▸ Exercices:
[A] D'après le texte fourni, par qui l'Oratoire venait-il d'être attribué au protestantisme réformé ?
[B] Recopiez tout ce qui va de « Chers frères et » jusqu'à « toute la Bible. » dans le texte fourni, en remplaçant « Oratoire » par « temple ».

▸ Texte fourni:

Chers frères et sœurs, il y a 200 ans, le pasteur Paul-Henri Marron monta pour la première fois dans cette chaire afin d’y célébrer le culte de Pâques et d’y annoncer que « la nuit est passée, le jour s’est levé ». Que le premier culte célébré par le protestantisme réformé dans cet Oratoire qui venait de lui être attribué par Napoléon soit un culte de Pâques, ne saurait mieux dire l’esprit qui a sans cesse animé le protestantisme parisien et qui porte notre Eglise aujourd’hui encore. Cet esprit, c’est l’esprit de Pâques, précisément, c’est l’esprit de la résurrection, c’est la dynamique que nous voyons à l’œuvre dans le récit qu’en fait l’évangéliste Matthieu, une dynamique qui traverse toute la Bible.

Pâques nous parle de Dieu, Pâques nous parle de ce que Dieu fait en faveur de notre humanité. Pâques dessine un portrait du Dieu qui intervient dans notre histoire, dans notre vie personnelle. Et pour en rendre compte, il me semble qu’il y a une image qui convient parfaitement, c’est l’image de la sage-femme. Dieu est une sage-femme. C’est ainsi, me semble-t-il, que l’évangéliste Matthieu a perçu Dieu et c’est ainsi qu’il en rend compte dès les premiers mots de son évangile. L’évangile de Matthieu commence par la généalogie de Jésus, par la succession des générations qui, d’Abraham à Joseph, l’époux de Marie, conduisent à Jésus de Nazareth. A chaque génération, Dieu était là, présent, agissant, permettant à la génération suivante d’advenir à la vie, tout comme une sage-femme, au carrefour de la vie, présente, accompagnant la génération des parents pour faire éclore la vie. Dieu était là, à chaque étape de l’histoire du peuple hébreu, suivant de près les contractions du peuple qui accouchait d’une histoire toujours nouvelle, guettant les signes avant-coureur d’une éventuelle détresse de l’enfant à venir et agissant pour que la vie, toujours, l’emporte.

▸ Données enregistrées:
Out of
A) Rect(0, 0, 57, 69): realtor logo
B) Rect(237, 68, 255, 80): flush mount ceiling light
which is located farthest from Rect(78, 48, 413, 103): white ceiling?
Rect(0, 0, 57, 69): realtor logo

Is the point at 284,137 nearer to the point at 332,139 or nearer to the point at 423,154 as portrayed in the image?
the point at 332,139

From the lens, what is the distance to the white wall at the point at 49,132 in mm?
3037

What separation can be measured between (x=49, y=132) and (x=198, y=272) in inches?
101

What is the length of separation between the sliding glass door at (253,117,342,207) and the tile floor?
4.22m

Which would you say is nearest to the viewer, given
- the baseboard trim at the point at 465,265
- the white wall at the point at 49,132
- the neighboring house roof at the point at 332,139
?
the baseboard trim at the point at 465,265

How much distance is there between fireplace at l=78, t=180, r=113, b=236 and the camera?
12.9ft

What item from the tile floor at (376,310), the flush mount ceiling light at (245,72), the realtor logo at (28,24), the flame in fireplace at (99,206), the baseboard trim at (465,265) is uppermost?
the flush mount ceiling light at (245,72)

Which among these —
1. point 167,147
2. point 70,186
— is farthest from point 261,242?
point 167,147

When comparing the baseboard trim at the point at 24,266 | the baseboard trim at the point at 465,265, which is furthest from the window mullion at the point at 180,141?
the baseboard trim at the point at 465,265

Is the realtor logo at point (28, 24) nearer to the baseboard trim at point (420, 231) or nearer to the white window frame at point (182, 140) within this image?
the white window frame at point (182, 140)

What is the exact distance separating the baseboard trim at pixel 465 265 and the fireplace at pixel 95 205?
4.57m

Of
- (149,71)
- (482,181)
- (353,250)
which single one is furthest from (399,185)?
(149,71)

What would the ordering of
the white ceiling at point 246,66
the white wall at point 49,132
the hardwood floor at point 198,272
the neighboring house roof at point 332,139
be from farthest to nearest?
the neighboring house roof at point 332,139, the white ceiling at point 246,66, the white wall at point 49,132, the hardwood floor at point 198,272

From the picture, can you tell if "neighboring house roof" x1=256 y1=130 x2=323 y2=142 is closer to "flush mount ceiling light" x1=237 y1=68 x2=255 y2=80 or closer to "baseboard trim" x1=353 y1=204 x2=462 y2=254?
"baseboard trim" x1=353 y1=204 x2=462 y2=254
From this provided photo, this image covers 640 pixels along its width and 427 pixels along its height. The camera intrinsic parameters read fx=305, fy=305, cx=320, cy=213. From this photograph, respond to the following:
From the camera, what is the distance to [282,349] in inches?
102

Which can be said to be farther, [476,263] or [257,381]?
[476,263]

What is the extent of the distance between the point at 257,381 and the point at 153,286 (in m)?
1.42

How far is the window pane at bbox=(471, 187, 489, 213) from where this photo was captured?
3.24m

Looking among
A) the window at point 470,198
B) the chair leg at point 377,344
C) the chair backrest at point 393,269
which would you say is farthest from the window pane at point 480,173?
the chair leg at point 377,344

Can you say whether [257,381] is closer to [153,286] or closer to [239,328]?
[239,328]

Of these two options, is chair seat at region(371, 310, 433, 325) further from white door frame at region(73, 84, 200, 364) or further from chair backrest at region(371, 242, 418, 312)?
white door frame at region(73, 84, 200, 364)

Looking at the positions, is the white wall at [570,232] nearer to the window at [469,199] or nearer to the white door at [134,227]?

▸ Réponses rédigées:
[A] Par Napoléon.

[B]
Chers frères et sœurs, il y a 200 ans, le pasteur Paul-Henri Marron monta pour la première fois dans cette chaire afin d’y célébrer le culte de Pâques et d’y annoncer que « la nuit est passée, le jour s’est levé ». Que le premier culte célébré par le protestantisme réformé dans cet temple qui venait de lui être attribué par Napoléon soit un culte de Pâques, ne saurait mieux dire l’esprit qui a sans cesse animé le protestantisme parisien et qui porte notre Eglise aujourd’hui encore. Cet esprit, c’est l’esprit de Pâques, précisément, c’est l’esprit de la résurrection, c’est la dynamique que nous voyons à l’œuvre dans le récit qu’en fait l’évangéliste Matthieu, une dynamique qui traverse toute la Bible.